Paralel dengan itu, lanjut Hasto, LPSK akan berkoordinasi dengan Komisi Nasional Hak Asasi Manusia (Komnas HAM) mengenai para korban. Mereka akan diidentifikasi dan dilakukan asesmen terkait dengan penilaian kompensasi. Berkas terkait identifikasi dan penilaian kompensasi tersebut akan diserahkan ke jaksa penuntut umum untuk dimasukkan ke dalam surat penuntutan yang nantinya akan dibacakan jaksa di pengadilan.
”Kemarin saya sampaikan ke jaksa bahwa proses peradilan ini mudah-mudahan menjadi monumental karena kasus sebelumnya belum pernah sukses. Kami berharap semoga ini bisa terwujud karena itu berarti negara punya perhatian terhadap kasus pelanggaran HAM berat,” ujarnya.
Sementara itu, Direktur Eksekutif Lembaga Studi dan Advokasi Masyarakat (Elsam) Wahyudi Djafar berharap, Jaksa Agung benar-benar memilih para jaksa yang memang memiliki kapasitas ke dalam tim jaksa penuntut umum perkara tersebut. Sebab, keraguan terhadap kesungguhan Jaksa Agung dalam menangani kasus Paniai masih terus ada.

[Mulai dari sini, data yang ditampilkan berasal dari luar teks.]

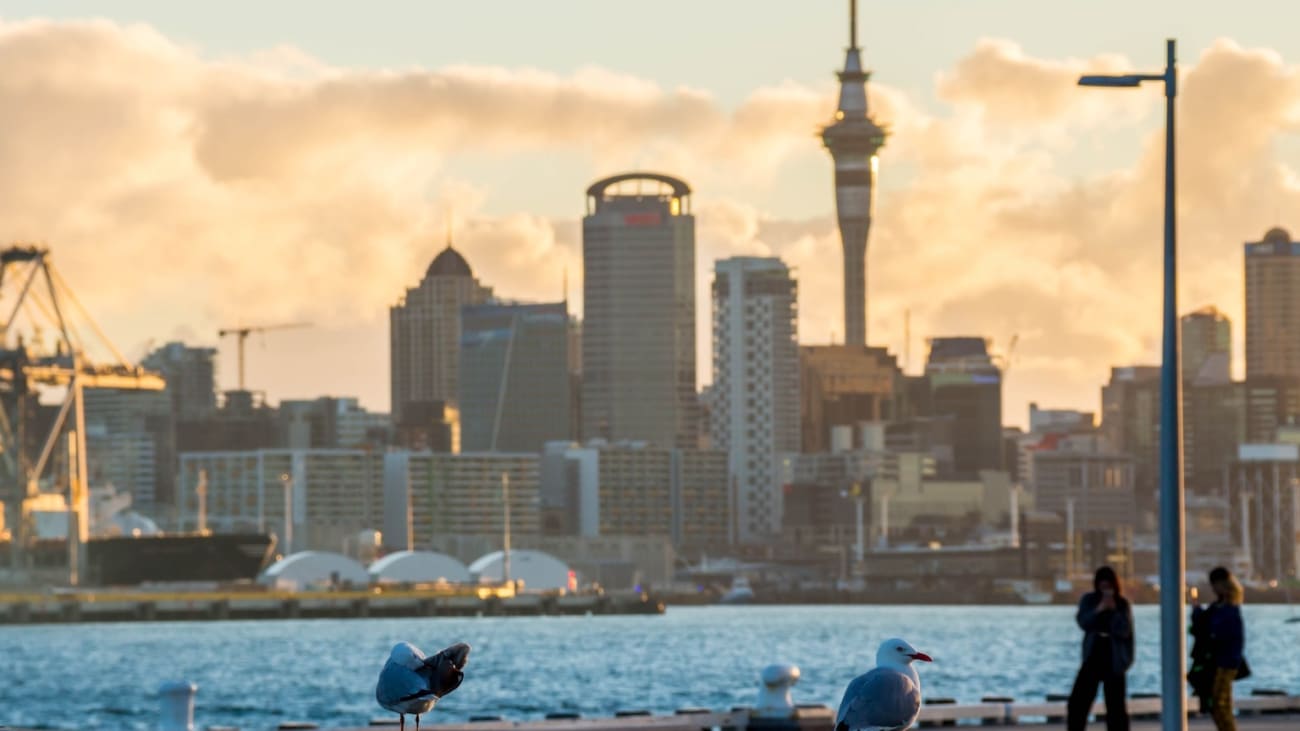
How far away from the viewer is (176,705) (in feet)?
80.3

Kemarin saya sampaikan ke jaksa bahwa proses peradilan ini mudah-mudahan menjadi monumental karena kasus sebelumnya belum pernah sukses. Kami berharap semoga ini bisa terwujud karena itu berarti negara punya perhatian terhadap kasus pelanggaran HAM berat. (Hasto Atmojo Surojo).
”Penetapan tersangka yang hanya satu orang dan merupakan perwira penghubung ini mengesankan penanganan perkara ini hanya formalitas. Terhadap keraguan ini, apakah kejaksaan meresponsnya dengan baik atau memang proses hukum ini hanya sekadarnya saja,” kata Wahyudi.
Seiring dengan itu, Wahyudi juga berharap Mahkamah Agung menyiapkan majelis hakim yang memang memiliki kapasitas dan kualitas sebagai hakim untuk pengadilan HAM. Sebab, sudah lebih dari satu dasawarsa pengadilan HAM tidak pernah dilakukan. Hal ini menjadi tantangan tersendiri untuk menghadirkan baik hakim maupun jaksa yang terbaik dalam perkara HAM berat.
Kapasitas dan kualitas hakim ataupun jaksa penuntut umum tersebut juga penting karena tiga kasus pelanggaran HAM berat terdahulu, yakni Timor Timur, Tanjung Priok, dan Abepura, sama sekali tidak bisa menghukum terduga pelaku. Hal ini pula yang menambah keraguan terhadap kesungguhan penuntasan kasus Paniai ini.
”Karena kasus ini akan sangat menentukan nasib Papua ke depan, termasuk bagaimana pemerintahan Jokowi hari ini berkomitmen terhadap penyelesaian kasus HAM di Papua,” ujar Wahyudi.